Czas przerwać złą passę z Cádiz

  • Ostatnim razem, gdy Valencia pokonała Cádiz w lidze, Baraja był w zespole. Od tamtej pory Los Che zanotowali z rywalem trzy remisy i trzy porażki.

Dwa tygodnie międzynarodowych zobowiązań wystarczą, by naładować baterie na LaLiga. Po powrocie wszystkich zawodników do Paterny, piłkarze Valencii CF trenują w pocie czoła, koncentrując się na poniedziałkowym meczu z Cádiz. Jeden z tych meczów, którego stawką są więcej niż trzy punkty, gdyż jest to pojedynek bezpośredni do bezpiecznego utrzymania się w lidze. Nie należy zapominać, że to sama prezydent Layhoon wyraziła się, że celem drużyny jest nic innego jak uniknięcie spadku z hiszpańskiej elity.

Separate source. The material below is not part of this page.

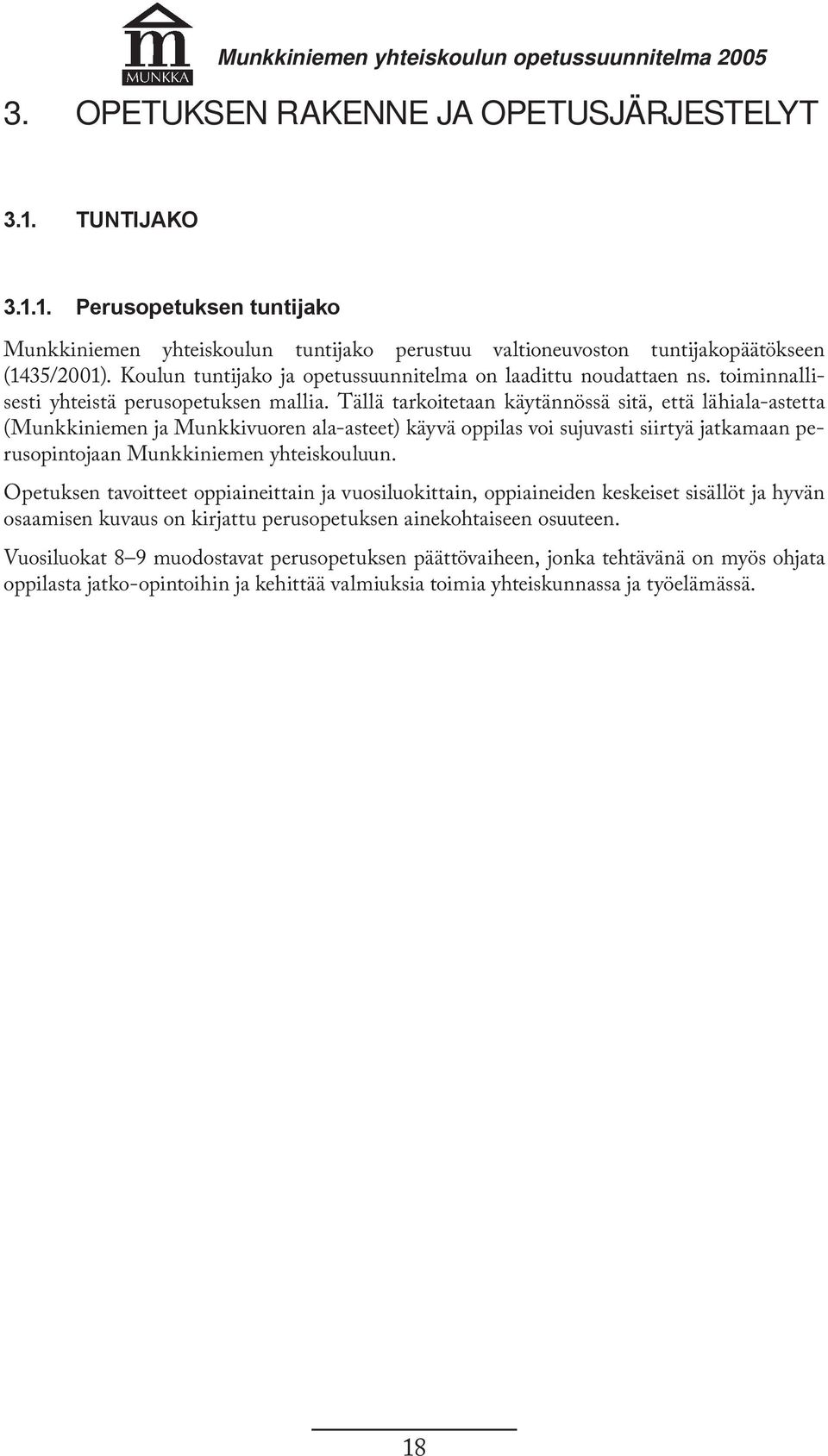 Tällä tarkoitetaan käytännössä sitä, että lähiala-astetta (Munkkiniemen ja Munkkivuoren ala-asteet) käyvä oppilas voi sujuvasti siirtyä jatkamaan perusopintojaan Munkkiniemen yhteiskouluun.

Aby odnieść bogate w znaczenia zwycięstwo, Valencia będzie musiała odwrócić dynamikę, która utrwaliła się w ostatnich latach. Ostatnia ligowa wygrana z Cádizem miała miejsce dawno temu, bo w 2006 roku. Prawdą jest, że Andaluzyjczycy przez kilka ostatnich sezonów rywalizowali w drugiej lidze więc Nietoperze nie mieli zbyt dużo możliwości, aby ograć rywali na poziomie LaLiga. W każdym razie, z ostatnich sześciu spotkań pomiędzy obiema drużynami (w lidze), Valencia nie była w stanie wygrać żadnego z nich. Dokładne liczby to trzy remisy i trzy zwycięstwa Cádiz.

Ubiegły sezon był potwierdzeniem powyższej statystyki, gdzie drużyna Sergio Gonzaleza mierzyła się ostatnio z Valencią. W samym środku walki obu drużyn o zbawienie, Cádiz zgarnął wszystkie trzy punkty na Nuevo Mirandilla, a także wywiózł je z Mestalla. W sezonie z José Bordalásem na czele, Valencia również nie była w stanie przełamać żółtego muru i zarówno pierwszy, jak i drugi mecz zakończyły się bezbramkowymi remisami. W kampanii 2020-21, z Javim Gracią u steru, Cádiz ponownie zgarnął wszystkie trzy punkty u siebie i zdołał wywalczyć punkt w stolicy Turii.

Lepiej w Copa del Rey

Czasy, w których pucharowe losowanie łączyło Cádiz i Valencię, kończyły się lepiej dla Nietoperzy. W sezonie 21/22, gdy drużyna Bordalása dotarła do finału, ekipa z Mestalla wyeliminowała Cádiz w ćwierćfinale. Inny precedens pochodzi z sezonu 2011/12, kiedy to we wszystkich rundach poza finałem rywalizacja toczyła się do dwóch zwycięstw, a drużyna Unaia Emery’ego awansowała do ostatniej 16-tki.